**EXERCISE DESCRIPTION**
Find the line that contains "class: Aves" in the entries below. Restate it and every line after it, word for word, with no pictures.

Saved entries
########################################

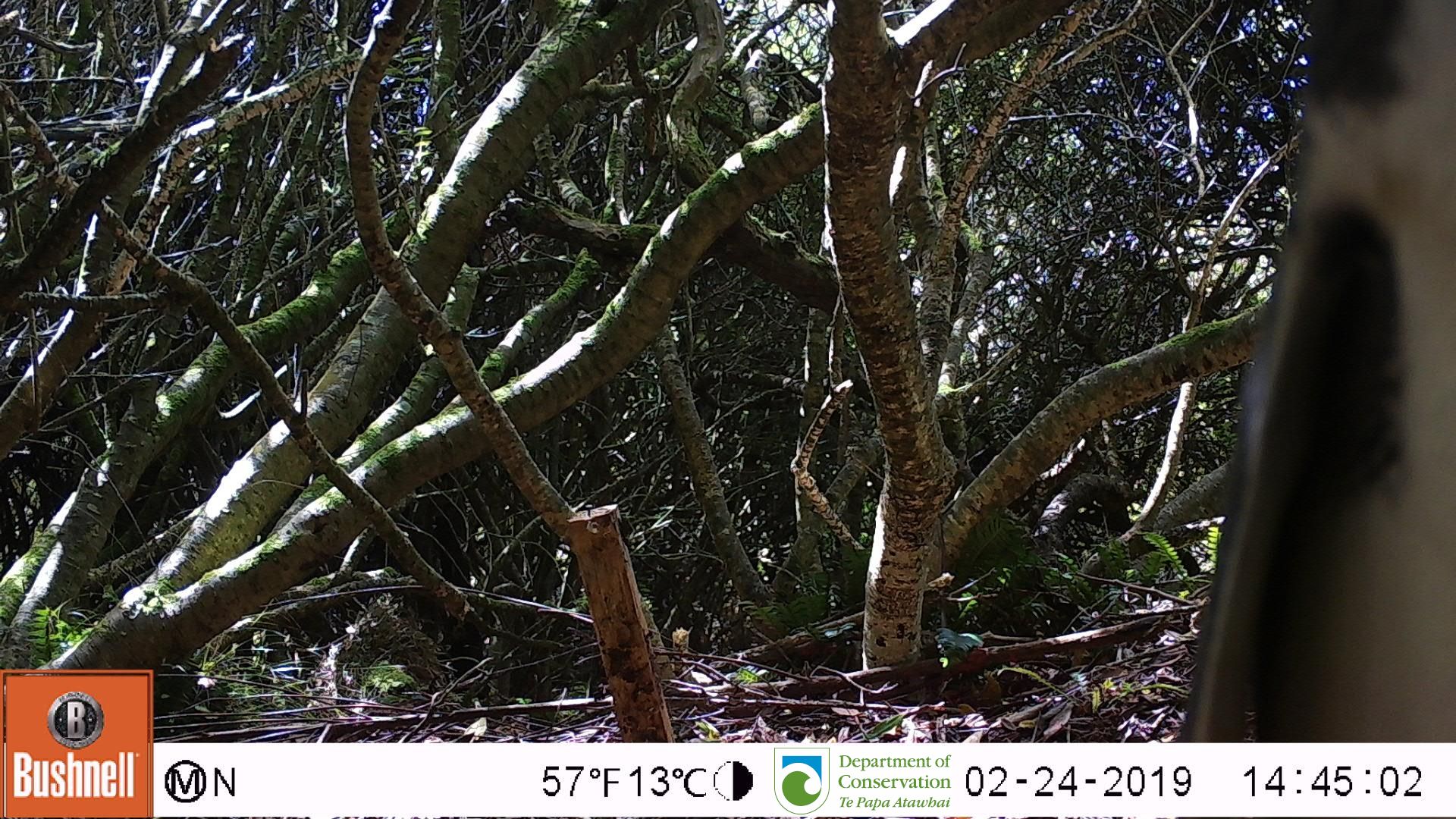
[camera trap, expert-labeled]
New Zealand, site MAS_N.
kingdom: Animalia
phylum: Chordata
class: Aves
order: Sphenisciformes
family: Spheniscidae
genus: Megadyptes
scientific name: Megadyptes antipodes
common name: yellow-eyed penguin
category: yellow eyed penguin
Yellow eyed penguin (yellow-eyed penguin) (Megadyptes antipodes).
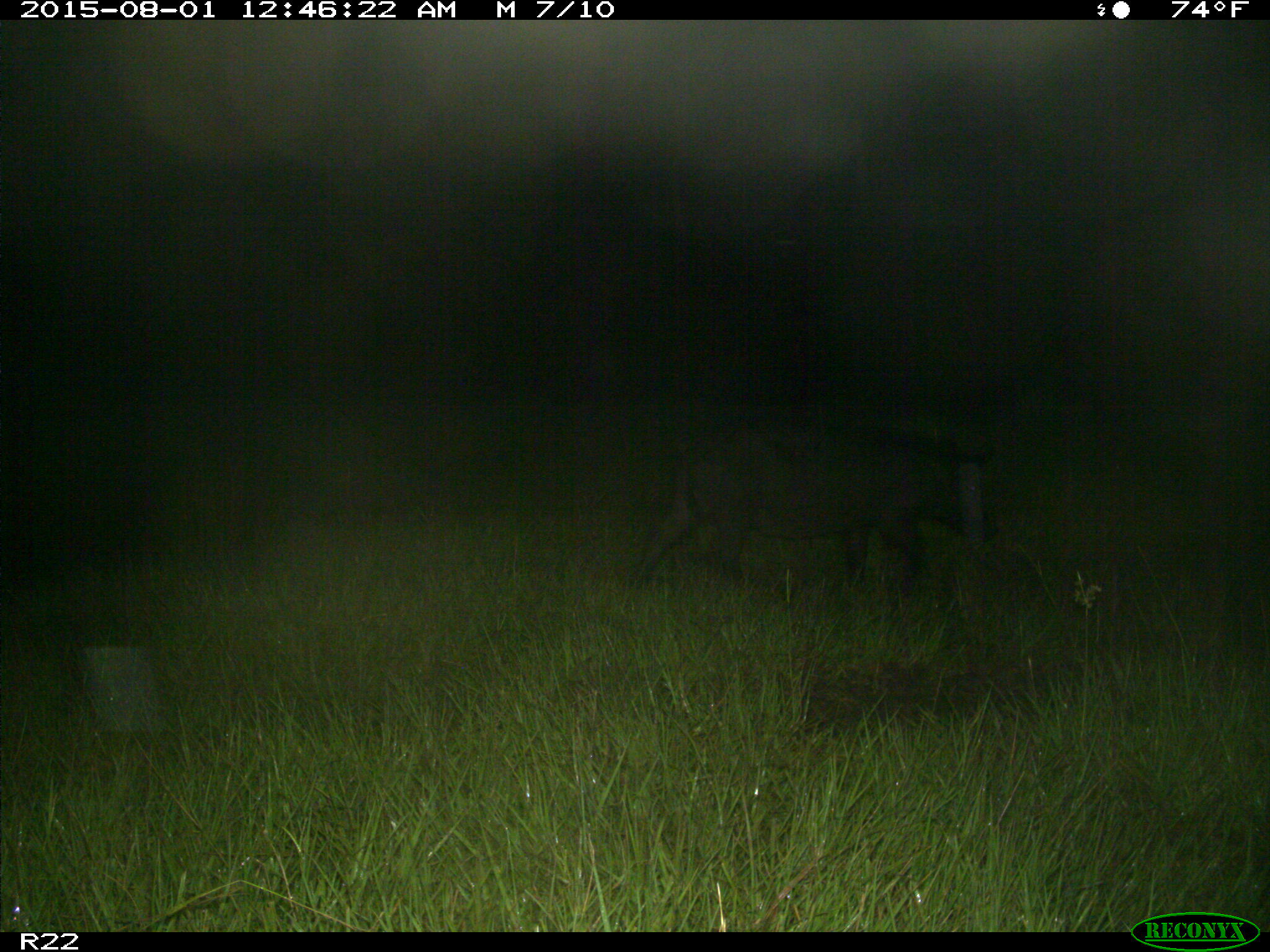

########################################

**ANSWER**
class: Aves
order: Sphenisciformes
family: Spheniscidae
genus: Megadyptes
scientific name: Megadyptes antipodes
common name: yellow-eyed penguin
category: yellow eyed penguin
Yellow eyed penguin (yellow-eyed penguin) (Megadyptes antipodes).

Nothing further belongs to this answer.